Dedicatória

Este que vos fala é um verme. Não aquele que recebeu a dedicatória escrita por Brás Cubas, mas um verme gordo, bem alimentado, e culto.

Li toda a obra. É uma literatura popular entre nós, vermes, embora evitemos ler sobre os humanos, nosso alimento. Nos padece de uma empatia que nos adoece e nos mata. Não podem existir vermes vegetarianos - a morte precisa estar aí. A morte é nosso alimento.

Nossa existência seria mais fácil, confesso, se mais pessoas pensassem como Cubas. Tudo acaba, ao menos fisicamente, na nossa mordiscada. Qual a porcentagem de humanos que param, ao menos por um minuto das suas vidas, para lembrar dos vermes que farão da sua existência um banquete? Um banquete, e só. Essas coisas que eles se importam, tão criticadas pelo Machado, religiões, status, dinheiro, amores...isso tudo acaba no físico, acaba no meu jantar. Já roí líderes políticos e religiosos.

Eles são os peixes e vacas que tão inconscientes comem. E não sabem.

O bicho homem que, por algum motivo, não se reconhece como bicho, precisa entender que não está no topo da cadeia alimentar - nós estamos. Machado reconheceu isso.

Em nosso mundo, são famosas as poucas dedicatórias dos humanos às outras espécies.

Nem que seja para só para travar a língua, cantar cantiga: o rato que roeu a roupa do rei de roma e os tigres que se diziam tristes sempre se sentiram representados. O macaco e o cachorro, então, nem se fala.

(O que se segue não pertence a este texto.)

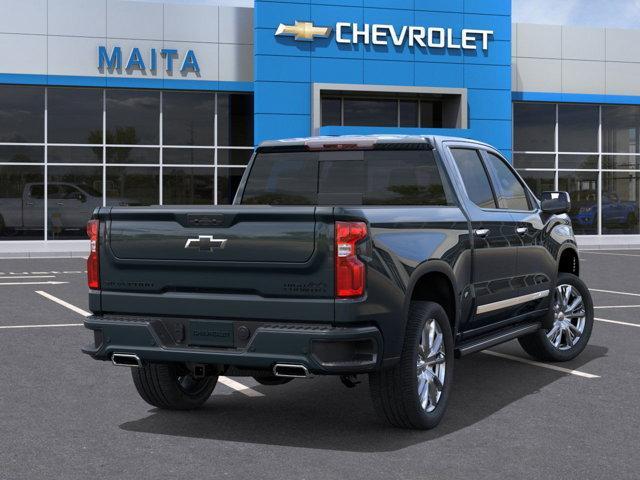 new 2026 Chevrolet Silverado 1500 car, priced at $79,010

Nós, vermes, apesar de sermos muito mais morte do seria uma figura cadavérica envolta em pano preto, como ilustrada nos livros, não temos lugar. Nunca tivemos.

Isso foi por muita sorte.

Nunca tentaram nos domesticar. Ninguém cria uma ninhada de vermes e vende os filhotes nas lojas. Nem em habitat natural (um corpo qualquer) somos observados. Isso, imagino, porque só a morte tem muito lugar no mundo. O símbolo. Na verdade, o momento depois da morte, (se é que há momento). Existem festas e eventos sobre ele, livros e livros, poemas, cultos, missas, mas para o morto não. E junto com o morto estão as larvas, os vermes, os insetos.

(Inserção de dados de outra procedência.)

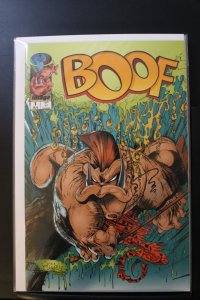 Boof #1 Second Printing Variant (1994)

Somos marginalizados à morte muito antes de morrer.

De qualquer forma, isto nos torna livres. Para sobreviver, basta não chamar atenção dos humanos, não ter utilidade para eles. É assim que se não é escravizado - como foram os cavalos, por exemplo. Ou o próprio humano, pelos humanos.

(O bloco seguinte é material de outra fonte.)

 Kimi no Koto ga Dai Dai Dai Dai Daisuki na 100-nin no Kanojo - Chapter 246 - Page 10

Como seria a vida humana se fosse livre como um verme? Sua rotina seria comer e procriar? Esta é a nossa, ao menos.

Não havia sido feito pra isto?

Apesar de ser um verme culto, não tenho expectativas a mais sobre a minha espécie, além de sua natureza. Foi feita para comer e procriar. E é isto que estamos fazendo: comendo e procriando. E morrendo. Alimentando outros.

Tenho certeza que um humano qualquer invejaria uma vida de verme...

Dedico a minha liberdade a eles.

Talvez, ao primeiro homem que, além do personagem, pense no primeiro verme que andará pelo seu corpo.